PCA loading plots are visual tools used to interpret the results of PCA by showing how much each variable contributes to the principal components. These plots help in understanding the underlying structure of the data and in identifying which variables are most important in driving the differences between observations. They provide insight into the relationship between the variables and the principal components. In the next cell, we show how to create a loading plot for the iris dataset in scikit-learn.

import matplotlib as mpl
import matplotlib.pyplot as plt
from sklearn.datasets import load_iris
from sklearn.decomposition import PCA

# Load iris data.
data = load_iris()
X = data["data"]
feature_names = data["feature_names"]


pca = PCA(n_components=2)
pca.fit(X)
loadings = pca.components_.T


# Create loading plot.
fig, ax = plt.subplots(figsize=(8, 5), tight_layout=True)
ax.set_title("Iris dataset loading plot", fontsize=10)
for ii, feature in enumerate(feature_names):
    ax.arrow(0, 0, loadings[ii, 0], loadings[ii, 1], head_width=0.025, head_length=0.025, color="#E02C70")
    ax.text(loadings[ii, 0] * 1.05, loadings[ii, 1] * 1.05, feature, color="#000000")

ax.set_xlim(-.5, 1.25) 
ax.set_xlabel("pc1", fontsize=10)
ax.set_ylabel("pc2", fontsize=10)
ax.tick_params(axis="x", which="major", direction="in", labelsize=8)
ax.tick_params(axis="y", which="major", direction="in", labelsize=8)
ax.xaxis.set_ticks_position("none")
ax.yaxis.set_ticks_position("none")
ax.grid(True)

plt.show()

In the direction of the first principal component, petal length has the largest effect, whereas sepal length is the dominant feature in the direction of the second principal component.

Using PCA in ML Pipeline

How might we use PCA in a typical machine learning workflow?
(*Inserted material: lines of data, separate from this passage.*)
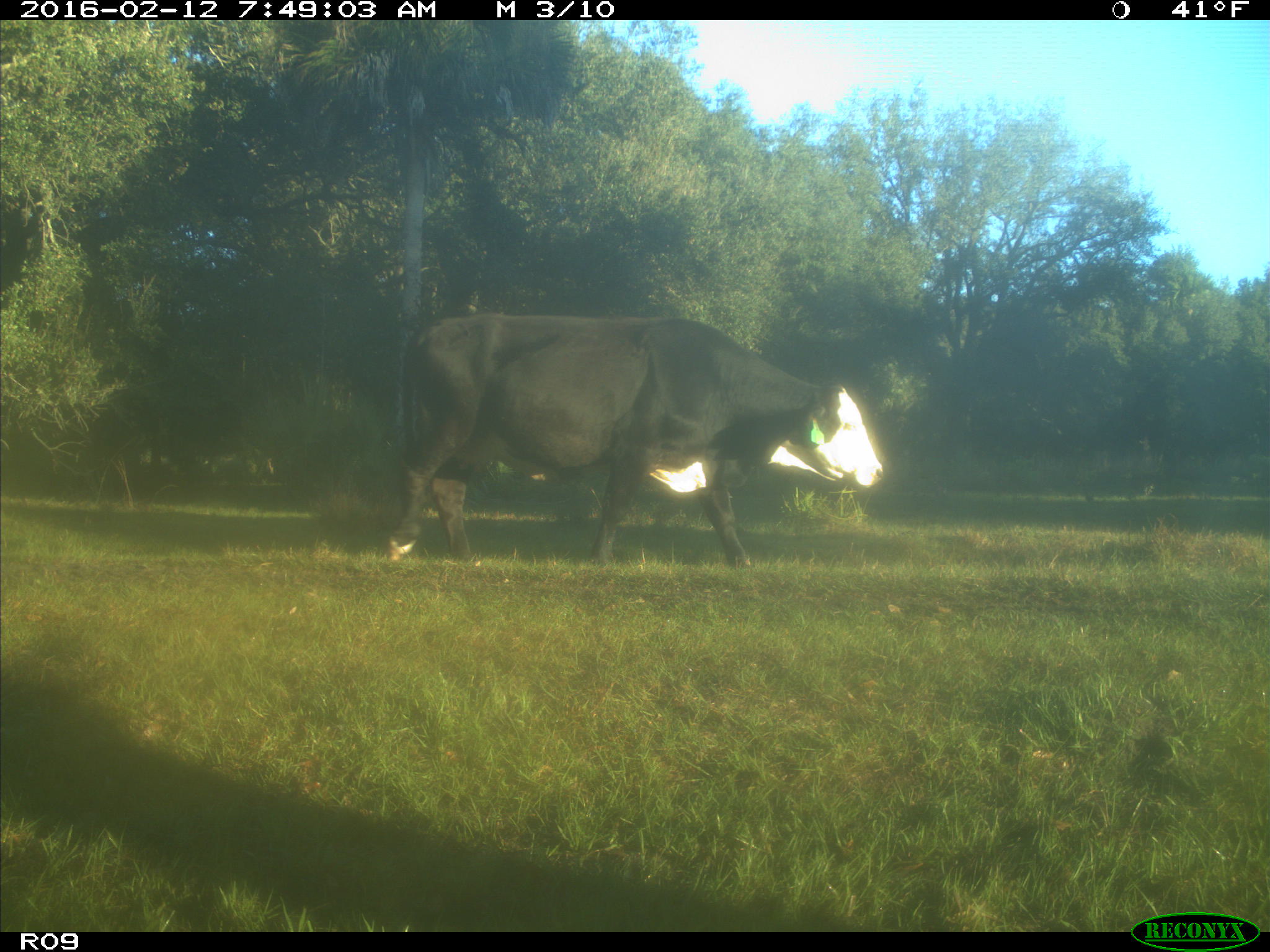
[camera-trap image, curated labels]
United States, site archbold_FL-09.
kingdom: Animalia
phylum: Chordata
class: Mammalia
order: Artiodactyla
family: Bovidae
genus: Bos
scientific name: Bos taurus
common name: domestic cow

from sklearn.decomposition import PCA

pca = PCA(n_components=5).fit(Xtrain)
Xtrain_pca = pca.transform(Xtrain)
Xtest_pca = pca.transform(Xtest)

Xtrain and Xtest would then be used as the train and test sets as in any other machine learning setup. Note that we call fit on the training set, then only transform on the test set. This prevents information from the test set leaking into the training data. Xtrain_pca and Xtest_pca will have the same number of rows as Xtrain and Xtest, but will only have 5 features, which will be less than or equal to the number of features in Xtrain and Xtest.